Présentation de l'ouvrage

Pour lire Dardot et Laval, il faut croiser leur livre à celui de Boltanski et Chiapello, Le Nouvel esprit du capitalisme, et à la retranscription du cours de 1978/79 de Foucault au Collège de France, Naissance de la biopolitique. Dans l'introduction, les deux auteurs reprennent 3 thèses formulées par Foucault pour caractériser le néolibéralisme :

le néolibéralisme = une anthropologie, une politique de la vie (manière dont nous vivons, sentons, pensons). Ce n'est pas une doctrine économique, ni une idéologie. C'est une nvlle rationalité qui nous façonne jusque dans notre intimité. C'est une mutation anthropologique, une théorie de la société, de l'homme et du vivant. Le penseur de l'ordolibéralisme Alexander Rüstow parle d'ailleurs de Vitalpolitik : le néolibéralisme prend en compte la situation vitale totale.
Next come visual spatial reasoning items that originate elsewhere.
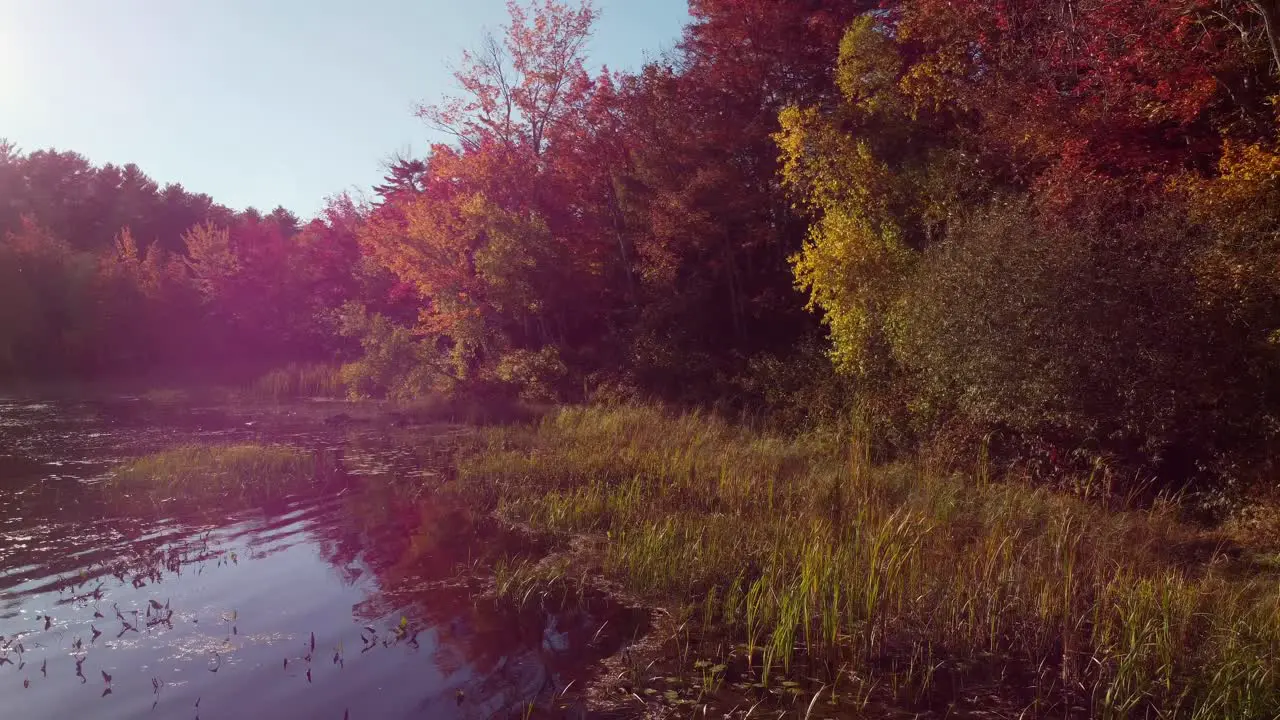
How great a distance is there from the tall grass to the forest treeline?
124 inches

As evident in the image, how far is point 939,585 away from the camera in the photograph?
20.9ft

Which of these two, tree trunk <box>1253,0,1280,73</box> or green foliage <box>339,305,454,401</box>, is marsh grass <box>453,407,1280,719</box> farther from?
green foliage <box>339,305,454,401</box>

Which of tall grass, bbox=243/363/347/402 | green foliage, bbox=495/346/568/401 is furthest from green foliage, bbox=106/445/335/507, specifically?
tall grass, bbox=243/363/347/402

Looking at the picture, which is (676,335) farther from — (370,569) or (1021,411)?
(370,569)

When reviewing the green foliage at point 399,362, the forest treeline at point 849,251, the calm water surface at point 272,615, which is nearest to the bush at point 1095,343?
the forest treeline at point 849,251

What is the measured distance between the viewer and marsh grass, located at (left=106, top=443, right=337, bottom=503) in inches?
475

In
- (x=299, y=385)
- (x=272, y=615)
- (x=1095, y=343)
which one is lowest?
(x=272, y=615)

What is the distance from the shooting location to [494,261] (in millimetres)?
23594

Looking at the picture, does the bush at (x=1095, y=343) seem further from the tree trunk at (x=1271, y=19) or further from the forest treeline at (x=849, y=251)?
the tree trunk at (x=1271, y=19)

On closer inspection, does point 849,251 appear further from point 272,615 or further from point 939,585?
point 272,615

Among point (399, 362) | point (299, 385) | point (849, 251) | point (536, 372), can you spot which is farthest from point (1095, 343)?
point (299, 385)

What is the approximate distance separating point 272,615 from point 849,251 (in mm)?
12352

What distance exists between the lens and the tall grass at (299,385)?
29953mm

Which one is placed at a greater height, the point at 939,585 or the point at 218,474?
the point at 218,474
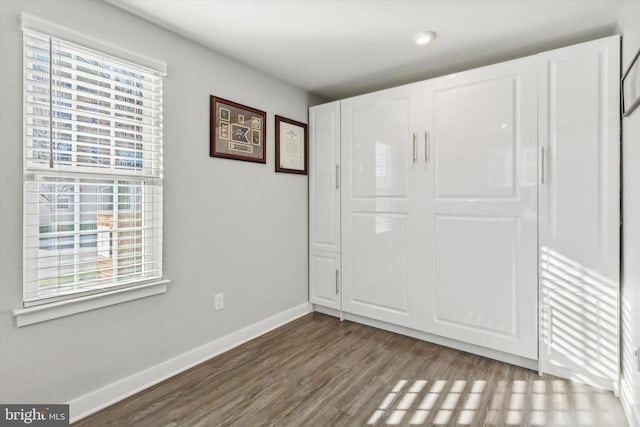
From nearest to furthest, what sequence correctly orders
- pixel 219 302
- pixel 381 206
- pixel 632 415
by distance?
pixel 632 415
pixel 219 302
pixel 381 206

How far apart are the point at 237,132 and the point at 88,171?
1.14 m

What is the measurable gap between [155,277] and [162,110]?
3.61ft

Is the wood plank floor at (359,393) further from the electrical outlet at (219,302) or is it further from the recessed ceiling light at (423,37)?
the recessed ceiling light at (423,37)

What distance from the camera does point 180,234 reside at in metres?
2.29

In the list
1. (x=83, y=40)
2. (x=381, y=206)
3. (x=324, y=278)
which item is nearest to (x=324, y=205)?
(x=381, y=206)

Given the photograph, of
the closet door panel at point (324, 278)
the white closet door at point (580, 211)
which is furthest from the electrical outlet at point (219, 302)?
the white closet door at point (580, 211)

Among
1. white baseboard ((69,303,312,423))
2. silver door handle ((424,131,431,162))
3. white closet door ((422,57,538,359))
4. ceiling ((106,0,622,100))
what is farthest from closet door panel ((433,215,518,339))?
white baseboard ((69,303,312,423))

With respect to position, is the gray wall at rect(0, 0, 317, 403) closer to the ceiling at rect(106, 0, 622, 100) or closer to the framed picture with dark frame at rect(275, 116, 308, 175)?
the framed picture with dark frame at rect(275, 116, 308, 175)

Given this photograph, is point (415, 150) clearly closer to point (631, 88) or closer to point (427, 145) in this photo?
point (427, 145)

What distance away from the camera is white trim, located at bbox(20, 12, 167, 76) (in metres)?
1.59

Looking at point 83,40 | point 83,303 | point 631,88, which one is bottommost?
point 83,303

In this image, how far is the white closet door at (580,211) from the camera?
197cm

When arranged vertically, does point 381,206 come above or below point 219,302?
above

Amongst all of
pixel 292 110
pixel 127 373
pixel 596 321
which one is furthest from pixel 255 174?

Son essence = la promotion de l'individu en compétition, partout et tjrs il impose la même norme à l'entreprise de soi : une unité individuelle en concurrence/compétition avec toutes les autres entités. C'est une redéfinition du marché avec le passage de l'échange à la concurrence.

Le néolibéralisme s'oppose au capitalisme des monopoles pour faire des individualités (y compris collectives). L'entreprise = la forme universelle. L'objectif est de permettre l'autonomie des choix individuels pour l'organisation de sa vie personnelle reposant sur le risque permanent inhérent à la concurrence. C'est le gouvernement de soi : individu = foyer du gouvernement de soi; l'individu = unité concurrentielle contre monopoles. C'est une critique néolibérale du capitalisme. L'enjeu n'est plus le calcul ou la marchandisation (dénoncés par l'école de Francfort), mais de faire régner l'entreprise et la concurrence. Il ne faut pas confondre le néolibéralisme avec les néoclassiques. Il y a une norme, le passage de l'homme producteur/consommateur à l'homme compétitif. Il ne s'agit pas d'uniformiser le corps social en le massifiant mais de démultiplier et différencier les entreprises. Le néolibéralisme est différent de la marchandisation et du laisser-fairisme. Le cœur du néolibéralisme, ce n'est pas l'État minimal des libertariens ni le laisser-fairisme des libéraux. Le libéralisme = l'auto-limitation de la raison gouvernementale; alors que le néolibéralisme = nveau mode de gvt sans limites qui impose la mise en concurrence, c'est une intervention permanente des institutions politiques, une instauration active de la concurrence.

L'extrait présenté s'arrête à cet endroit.